Please take the records that follow and repeat exactly the lines starting with the line with "Chinelos masculinos de" and going on through the line with "Picture 2 of 2".

=== Section Start ===

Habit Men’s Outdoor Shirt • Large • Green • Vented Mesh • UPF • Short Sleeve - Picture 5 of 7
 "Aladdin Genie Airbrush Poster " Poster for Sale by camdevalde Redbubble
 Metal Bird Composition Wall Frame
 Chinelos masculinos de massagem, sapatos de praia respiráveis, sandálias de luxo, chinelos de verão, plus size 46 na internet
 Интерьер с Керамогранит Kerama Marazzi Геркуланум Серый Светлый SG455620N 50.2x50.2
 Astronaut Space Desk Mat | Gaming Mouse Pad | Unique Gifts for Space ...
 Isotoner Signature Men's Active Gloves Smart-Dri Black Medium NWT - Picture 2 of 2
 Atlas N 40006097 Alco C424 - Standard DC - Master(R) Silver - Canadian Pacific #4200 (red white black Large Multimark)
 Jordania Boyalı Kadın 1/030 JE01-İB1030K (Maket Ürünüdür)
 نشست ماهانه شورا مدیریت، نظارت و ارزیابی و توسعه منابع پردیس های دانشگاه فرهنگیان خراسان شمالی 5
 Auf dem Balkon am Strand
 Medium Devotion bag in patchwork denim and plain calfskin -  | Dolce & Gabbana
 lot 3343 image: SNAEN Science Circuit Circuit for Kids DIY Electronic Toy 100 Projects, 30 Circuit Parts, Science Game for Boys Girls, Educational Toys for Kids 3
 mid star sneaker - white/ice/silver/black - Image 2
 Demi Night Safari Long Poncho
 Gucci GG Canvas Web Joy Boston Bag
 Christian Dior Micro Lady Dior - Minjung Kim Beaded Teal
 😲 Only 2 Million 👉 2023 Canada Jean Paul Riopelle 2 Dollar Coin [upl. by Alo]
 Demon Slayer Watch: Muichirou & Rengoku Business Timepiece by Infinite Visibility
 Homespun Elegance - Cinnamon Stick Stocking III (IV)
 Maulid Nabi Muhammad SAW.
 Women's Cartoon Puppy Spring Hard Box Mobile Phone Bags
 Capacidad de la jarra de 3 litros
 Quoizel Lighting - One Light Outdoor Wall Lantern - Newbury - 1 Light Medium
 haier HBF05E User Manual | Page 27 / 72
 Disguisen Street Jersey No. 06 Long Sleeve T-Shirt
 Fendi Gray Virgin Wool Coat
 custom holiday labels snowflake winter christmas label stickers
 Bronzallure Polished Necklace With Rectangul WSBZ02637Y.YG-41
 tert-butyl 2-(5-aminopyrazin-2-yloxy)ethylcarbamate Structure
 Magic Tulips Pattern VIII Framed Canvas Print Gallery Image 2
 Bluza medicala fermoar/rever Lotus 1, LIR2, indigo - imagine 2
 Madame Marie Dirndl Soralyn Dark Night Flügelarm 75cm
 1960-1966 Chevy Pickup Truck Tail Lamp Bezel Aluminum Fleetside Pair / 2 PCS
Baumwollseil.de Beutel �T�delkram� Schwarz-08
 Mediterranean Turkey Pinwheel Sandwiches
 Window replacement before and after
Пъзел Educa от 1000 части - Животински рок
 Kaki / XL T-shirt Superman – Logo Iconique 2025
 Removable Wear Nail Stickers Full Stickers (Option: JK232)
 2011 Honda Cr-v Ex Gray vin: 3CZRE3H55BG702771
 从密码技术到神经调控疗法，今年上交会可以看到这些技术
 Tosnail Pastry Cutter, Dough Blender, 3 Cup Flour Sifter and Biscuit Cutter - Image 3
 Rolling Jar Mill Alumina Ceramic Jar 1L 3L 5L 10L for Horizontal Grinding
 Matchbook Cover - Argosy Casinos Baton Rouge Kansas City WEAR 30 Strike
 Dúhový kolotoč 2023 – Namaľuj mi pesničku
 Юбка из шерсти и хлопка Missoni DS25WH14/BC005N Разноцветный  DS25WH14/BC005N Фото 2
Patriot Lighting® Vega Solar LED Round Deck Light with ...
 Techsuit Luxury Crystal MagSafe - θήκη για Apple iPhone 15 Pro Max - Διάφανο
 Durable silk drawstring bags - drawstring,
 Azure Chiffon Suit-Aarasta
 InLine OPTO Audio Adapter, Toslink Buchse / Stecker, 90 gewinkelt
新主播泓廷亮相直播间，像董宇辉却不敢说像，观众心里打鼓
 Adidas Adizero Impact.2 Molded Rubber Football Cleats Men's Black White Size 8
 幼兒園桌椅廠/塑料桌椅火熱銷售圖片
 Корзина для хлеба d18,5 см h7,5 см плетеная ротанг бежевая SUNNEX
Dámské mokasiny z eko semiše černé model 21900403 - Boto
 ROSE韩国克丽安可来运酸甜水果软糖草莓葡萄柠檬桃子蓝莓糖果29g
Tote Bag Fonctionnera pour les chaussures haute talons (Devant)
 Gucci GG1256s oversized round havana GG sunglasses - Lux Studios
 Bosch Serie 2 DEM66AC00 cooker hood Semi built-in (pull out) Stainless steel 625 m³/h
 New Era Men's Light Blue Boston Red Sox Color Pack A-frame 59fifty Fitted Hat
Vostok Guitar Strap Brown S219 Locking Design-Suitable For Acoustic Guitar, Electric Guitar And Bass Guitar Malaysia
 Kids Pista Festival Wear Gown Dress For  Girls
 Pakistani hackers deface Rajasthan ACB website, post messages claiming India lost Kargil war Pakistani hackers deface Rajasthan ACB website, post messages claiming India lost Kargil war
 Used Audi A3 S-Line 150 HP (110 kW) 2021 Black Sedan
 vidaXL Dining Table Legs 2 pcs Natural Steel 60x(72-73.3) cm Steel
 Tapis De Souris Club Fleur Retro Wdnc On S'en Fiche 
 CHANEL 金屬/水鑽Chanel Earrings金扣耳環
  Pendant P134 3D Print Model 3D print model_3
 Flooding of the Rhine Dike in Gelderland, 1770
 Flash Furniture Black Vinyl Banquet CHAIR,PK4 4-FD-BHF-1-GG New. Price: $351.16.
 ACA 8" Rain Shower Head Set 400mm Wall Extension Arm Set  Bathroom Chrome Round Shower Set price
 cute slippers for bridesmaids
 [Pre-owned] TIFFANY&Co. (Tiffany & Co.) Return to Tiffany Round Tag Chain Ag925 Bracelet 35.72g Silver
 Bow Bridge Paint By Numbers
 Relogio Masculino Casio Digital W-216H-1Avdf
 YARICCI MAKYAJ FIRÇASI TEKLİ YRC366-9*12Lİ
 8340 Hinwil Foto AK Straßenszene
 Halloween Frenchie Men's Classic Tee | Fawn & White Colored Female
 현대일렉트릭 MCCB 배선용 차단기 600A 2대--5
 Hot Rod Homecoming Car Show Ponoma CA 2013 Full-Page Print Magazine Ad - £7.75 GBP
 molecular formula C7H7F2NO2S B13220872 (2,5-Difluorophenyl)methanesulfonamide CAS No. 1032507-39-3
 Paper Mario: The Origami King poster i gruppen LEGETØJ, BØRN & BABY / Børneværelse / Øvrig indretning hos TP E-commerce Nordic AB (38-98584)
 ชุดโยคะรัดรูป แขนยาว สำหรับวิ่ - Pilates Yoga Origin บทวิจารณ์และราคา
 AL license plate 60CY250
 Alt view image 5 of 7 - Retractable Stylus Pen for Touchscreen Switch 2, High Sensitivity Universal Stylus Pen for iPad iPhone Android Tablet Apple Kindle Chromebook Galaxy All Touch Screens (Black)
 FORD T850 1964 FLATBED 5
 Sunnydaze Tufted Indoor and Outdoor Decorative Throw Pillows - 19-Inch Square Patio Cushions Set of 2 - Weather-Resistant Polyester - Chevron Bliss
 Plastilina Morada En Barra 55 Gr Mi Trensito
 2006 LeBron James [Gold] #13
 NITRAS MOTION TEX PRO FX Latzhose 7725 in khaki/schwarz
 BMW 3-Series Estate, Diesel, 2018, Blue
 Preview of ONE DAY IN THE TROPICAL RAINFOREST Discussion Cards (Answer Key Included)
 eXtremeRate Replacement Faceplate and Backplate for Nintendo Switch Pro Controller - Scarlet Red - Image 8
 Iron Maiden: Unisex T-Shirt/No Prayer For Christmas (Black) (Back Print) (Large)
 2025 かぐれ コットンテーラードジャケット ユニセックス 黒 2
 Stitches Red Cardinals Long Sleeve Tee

=== Section End ===

[Output for this exercise]
 Chinelos masculinos de massagem, sapatos de praia respiráveis, sandálias de luxo, chinelos de verão, plus size 46 na internet
 Интерьер с Керамогранит Kerama Marazzi Геркуланум Серый Светлый SG455620N 50.2x50.2
 Astronaut Space Desk Mat | Gaming Mouse Pad | Unique Gifts for Space ...
 Isotoner Signature Men's Active Gloves Smart-Dri Black Medium NWT - Picture 2 of 2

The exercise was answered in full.